* **Given records**:
──────────

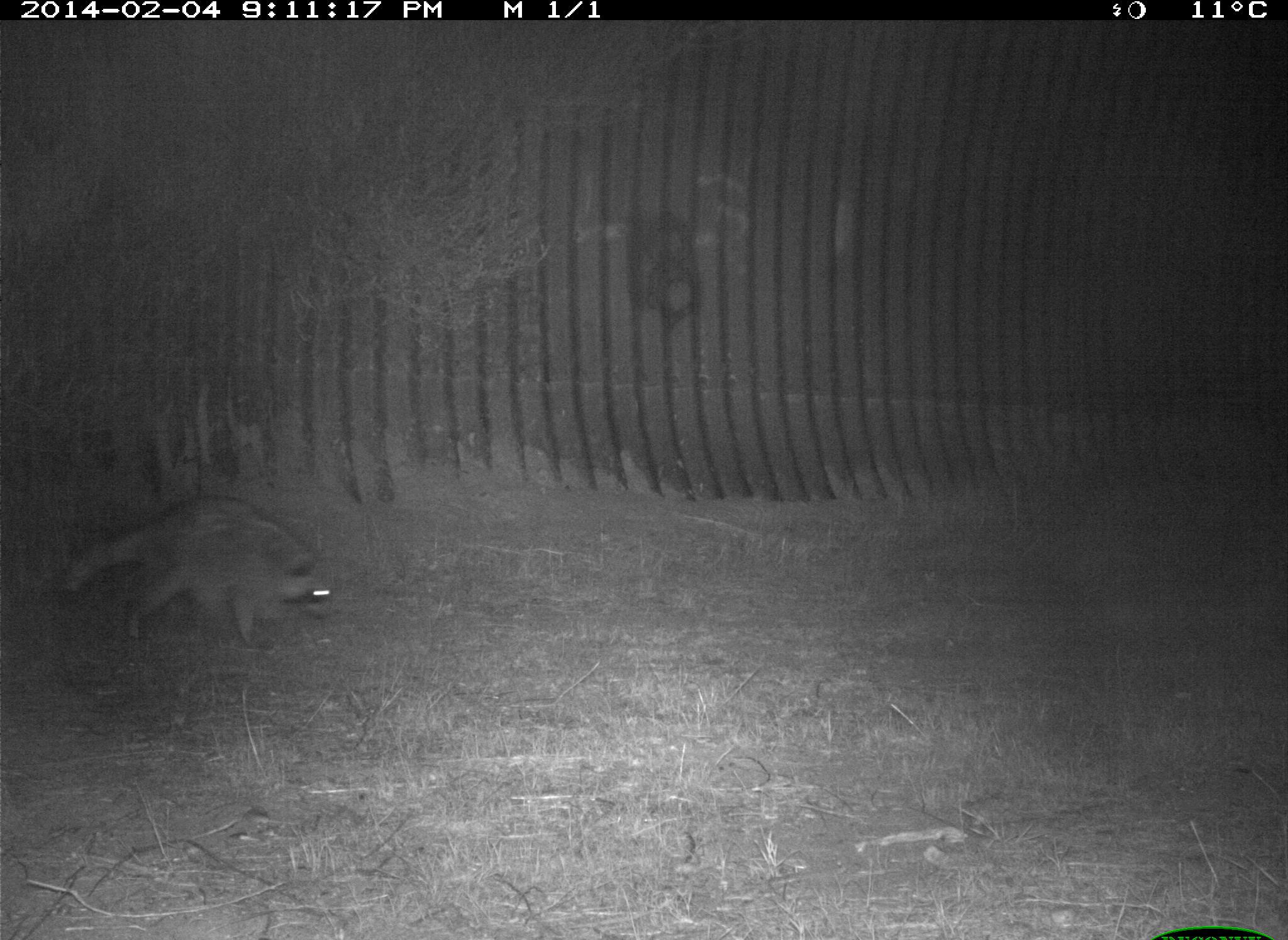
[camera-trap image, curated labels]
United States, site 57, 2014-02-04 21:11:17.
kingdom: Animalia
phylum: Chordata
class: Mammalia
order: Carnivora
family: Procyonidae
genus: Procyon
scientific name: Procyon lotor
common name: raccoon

──────────

* **What to do**:
In your copy, please omit the pictures and print every line of the records exactly.

* **Solution for this exercise**:
[camera-trap image, curated labels]
United States, site 57, 2014-02-04 21:11:17.
kingdom: Animalia
phylum: Chordata
class: Mammalia
order: Carnivora
family: Procyonidae
genus: Procyon
scientific name: Procyon lotor
common name: raccoon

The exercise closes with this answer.